Create a filesystem on the logical volume. I prefer XFS, so we create an xfs filesystem on /dev/VolGroup/LogVol1:
mkfs.xfs /dev/VolGroup/LogVol1
Mount the newly created filesystem on /mnt
mount /dev/VolGroup/LogVol1 /mnt
Shut down mongod:
killall mongod
(Note that the upstart scripts sometimes have problems shutting down mongod, and this command gracefully stops mongod anyway).

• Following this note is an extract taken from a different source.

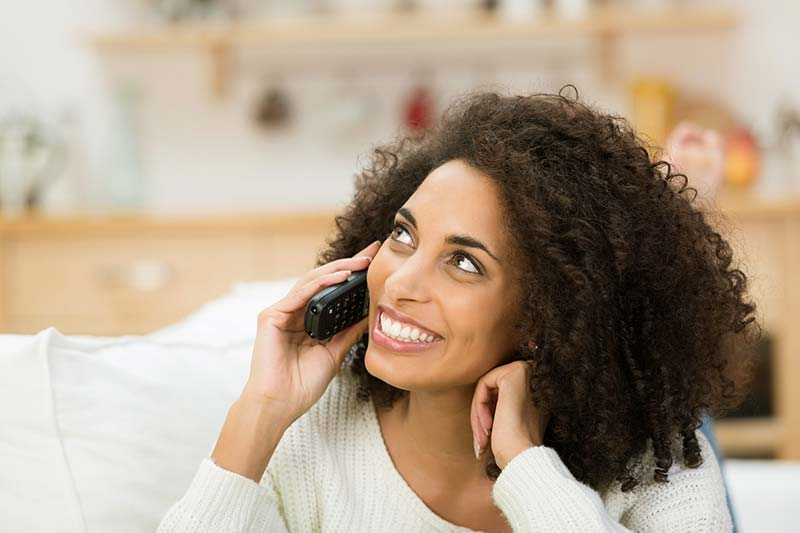 Woman smiling while on the phone with one of our certified home inspectors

Copy the datafiles from /data/dbto /mntby issuing
cp -a /data/db/* /mnt
Adjust your /etc/fstab so that the logical volume gets mounted on reboot:
# The noatime parameter increases io speed of mongod significantly
/dev/VolGroup/LogVol1 /data/db xfs defaults,noatime 0 1
Umount the logical volume from it's current outpoint and remount it on the correct one:
cd && umount /mnt/ && mount /data/db
Restart mongod
Creating a backup
Creating a backup now becomes as easy as
Create a snapshot:
lvcreate -l100%FREE -s -n mongo_backup /dev/VolGroup/LogVol1
Mount the snapshot:
mount /dev/VolGroup/mongo_backup /mnt
Copy it somewhere. The reason we need to do this is that the snapshot can only be held up until the changes to the data files do not exceed the space in the volume group you did not allocate during preparation. For example, if you have a 100GB disk and you allocated 80GB for /dev/VolGroup/LogVol1, the snapshot size would be 20GB. While the changes on the filesystem from the point you took the snapshot are less than 20GB, everything runs fine. After that, the filesystem will refuse to take any changes. So you aren't in a hurry, but you should definitely move the data to an offsite location, an FTP server or whatever you deem appropriate. Note that compressing the datafiles can take quite long and you might run out of "change space" before finishing that. Personally, I like to have a slower HDD as a temporary place to store the backup, doing all other operations on the HDD. So my copy command looks like
cp -a /mnt/* /home/mongobackup/backups
when the HDD is mounted on /home/mongobackup.
Destroy the snapshot:
umount /mnt && lvremove /dev/VolGroup/mongo_backup
The space allocated for the snapshot is released and the restrictions to the amount of changes to the filesystem are removed.
Whole db-Data folder + where ever you have your logs and journalling
The best solution to backup data on MongoDB would be to use Mongo monitoring Service(MMS). All other solutions including copying files manually, mongodump, mongoexport are way behind MMS.